Johnny Borrell - Borrell 1

by Rich Morris Rating:8 Release Date:2013-07-22

These are confusing times for all right-thinking, Borrell-hating music fans. Why? Well, firstly there's the news that the arrogant prick's debut solo album has sold a paltry 594 copies in its first week of release, missing out of the album chart top 100. To which you might say: "Ha ha, serves the big-headed, talentless tosser right. I always hated him, him and his punchable face and God-awful white trousers." And usually I would agree with you, and we would have a laugh and then put on some Can or something.

But two things make this different. Firstly, Borrell is now the cocky underdog, a figure I usually root for in pop music. That alone, however, wouldn't mean much (what with this being - yuck! - Borrell we're talking about) if it wasn't for fact two: his debut, the bile-inducingly named Borrell 1, is actually pretty bloody good.

I know, I know. Clutch your peals to your chest and I'll fetch the smelling salts. Trust me, I would love to hate this album. Unfortunately, I can't because Borrell has improbably managed to confect a record of lovely, defense-melting chamber pop full of soulful sax, innovative, Latin-flavoured rhythms, sideways, knowing glances and cheeky lyrics which sort of show some measure of self-awareness, such as this on 'Cyrano Masochiste': "I am the masochist/ You are a narcissist/ Ain't you glad I exist?"

It's really baffling. Why haven't we seen this side of Borrell before? I never even caught a glimpse that he was capable of such unforced, tuneful eccentricity. Borrell 1 calls to mind both early Sparks and early Associates on its opening duo, the knock-kneed and very catchy 'Power to the Woman' and 'Joshua Amrit'. Meanwhile, on standout 'Ladder to Your Bed', he even manages to pull off some perfect Roxy Music balladry, simultaneously sumptuous and tongue-in-cheek. It's truly lovely.

Not everything works. Generally the slower songs grate a little. Doo-wop tinged ballads 'Pan-European Supermodel Song (Oh! Gina)', 'Dahlia Rondo' and 'We Cannot Overthrow' drag and run out of steam pretty quickly, Borrell making the fatal mistake of trying to genuinely emote, something he should never do as it just makes him too thumpable. I don't want real emotion from this man. It's like listening to General Pinochet complain about having to do the washing up while under house-arrest.

Ultimately, however, Borrell 1 is a triumph of songwriting eccentricity over bland indie-rock-by-numbers bilge, exactly the kind of crap that clogged up the charts in the mid-00s and of which Borrell was one the worst proponents. There's nothing on this album to suggest the music he's making now is anything other than heartfelt and joyful. He's certainly not doing it to claw back his fame, judging by those album sales.

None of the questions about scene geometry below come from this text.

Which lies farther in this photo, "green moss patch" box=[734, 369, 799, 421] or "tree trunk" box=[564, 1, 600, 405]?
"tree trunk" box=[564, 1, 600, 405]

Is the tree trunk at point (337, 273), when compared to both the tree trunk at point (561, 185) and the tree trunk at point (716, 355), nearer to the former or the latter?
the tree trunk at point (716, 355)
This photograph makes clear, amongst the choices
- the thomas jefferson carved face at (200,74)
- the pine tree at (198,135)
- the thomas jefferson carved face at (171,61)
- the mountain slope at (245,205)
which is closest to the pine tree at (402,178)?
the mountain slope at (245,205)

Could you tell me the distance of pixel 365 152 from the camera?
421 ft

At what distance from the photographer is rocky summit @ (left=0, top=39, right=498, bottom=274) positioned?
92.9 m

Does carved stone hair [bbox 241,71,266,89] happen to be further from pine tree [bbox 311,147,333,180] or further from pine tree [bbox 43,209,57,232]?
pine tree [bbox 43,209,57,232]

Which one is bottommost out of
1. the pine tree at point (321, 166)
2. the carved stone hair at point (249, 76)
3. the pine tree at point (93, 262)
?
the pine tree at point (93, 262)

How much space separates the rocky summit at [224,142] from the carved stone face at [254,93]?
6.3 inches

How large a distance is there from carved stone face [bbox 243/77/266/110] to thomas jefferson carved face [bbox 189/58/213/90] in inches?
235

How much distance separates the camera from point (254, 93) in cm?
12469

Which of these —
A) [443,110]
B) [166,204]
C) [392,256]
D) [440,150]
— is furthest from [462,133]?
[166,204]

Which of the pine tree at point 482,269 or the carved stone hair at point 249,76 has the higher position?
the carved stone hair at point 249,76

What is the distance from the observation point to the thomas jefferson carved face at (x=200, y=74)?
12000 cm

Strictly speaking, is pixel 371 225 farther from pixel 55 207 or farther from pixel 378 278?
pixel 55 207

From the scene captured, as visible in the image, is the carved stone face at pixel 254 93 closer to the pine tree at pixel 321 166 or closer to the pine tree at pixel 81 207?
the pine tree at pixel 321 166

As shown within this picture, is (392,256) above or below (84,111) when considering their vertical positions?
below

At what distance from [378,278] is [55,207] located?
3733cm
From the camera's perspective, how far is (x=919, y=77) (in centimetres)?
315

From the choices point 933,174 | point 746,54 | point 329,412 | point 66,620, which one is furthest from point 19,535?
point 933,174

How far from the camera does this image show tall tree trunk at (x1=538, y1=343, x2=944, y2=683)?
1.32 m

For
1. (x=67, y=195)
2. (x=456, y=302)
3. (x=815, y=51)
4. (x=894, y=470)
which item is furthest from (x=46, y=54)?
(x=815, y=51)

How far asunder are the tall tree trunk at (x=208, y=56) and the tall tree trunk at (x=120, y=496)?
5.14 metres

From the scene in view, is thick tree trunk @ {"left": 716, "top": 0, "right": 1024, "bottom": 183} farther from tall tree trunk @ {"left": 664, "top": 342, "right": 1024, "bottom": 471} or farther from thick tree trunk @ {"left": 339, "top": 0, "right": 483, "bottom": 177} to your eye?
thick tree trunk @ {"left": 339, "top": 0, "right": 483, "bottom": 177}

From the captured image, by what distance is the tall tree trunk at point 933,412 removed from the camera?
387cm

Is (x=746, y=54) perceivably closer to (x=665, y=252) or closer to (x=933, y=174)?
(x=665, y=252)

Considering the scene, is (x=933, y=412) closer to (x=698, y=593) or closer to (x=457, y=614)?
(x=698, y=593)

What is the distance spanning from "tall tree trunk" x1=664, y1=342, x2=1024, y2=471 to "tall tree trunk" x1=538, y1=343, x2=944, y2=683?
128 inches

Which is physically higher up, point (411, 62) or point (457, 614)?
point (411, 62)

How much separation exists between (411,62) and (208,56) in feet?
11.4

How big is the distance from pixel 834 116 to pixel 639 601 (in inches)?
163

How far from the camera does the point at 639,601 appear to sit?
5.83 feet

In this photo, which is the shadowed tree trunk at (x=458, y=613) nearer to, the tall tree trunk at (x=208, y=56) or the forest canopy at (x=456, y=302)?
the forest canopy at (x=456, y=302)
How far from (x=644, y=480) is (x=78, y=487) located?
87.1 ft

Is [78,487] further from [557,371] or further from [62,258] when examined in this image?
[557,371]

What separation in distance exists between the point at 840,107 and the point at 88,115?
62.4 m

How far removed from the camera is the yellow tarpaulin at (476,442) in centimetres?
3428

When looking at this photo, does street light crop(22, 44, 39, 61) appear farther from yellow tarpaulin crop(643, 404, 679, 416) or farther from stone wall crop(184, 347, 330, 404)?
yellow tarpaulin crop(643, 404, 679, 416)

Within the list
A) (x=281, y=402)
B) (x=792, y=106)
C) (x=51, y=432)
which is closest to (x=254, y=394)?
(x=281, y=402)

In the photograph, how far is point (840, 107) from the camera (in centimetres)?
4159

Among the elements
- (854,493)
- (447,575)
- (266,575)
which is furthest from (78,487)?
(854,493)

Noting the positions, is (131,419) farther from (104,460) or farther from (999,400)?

So if Borrell is capable of music of this quality, why did he spend so many years peddling potboiler MOR crud? Just to get famous? I wonder if he thinks it was worth it, now he's pretty much a national laughing stock.

Still, dismal sales aside, I hope he gets another crack at a solo album. The funky and weird highlights on Borrell 1 are light-years ahead of anything his 00s rock revolution peers have released for a long time. It's a daring and bold leap of creativity and, artistically at least, it's paid off. Who the hell would have thought we'd be saying that about Johnny Fucking Borrell?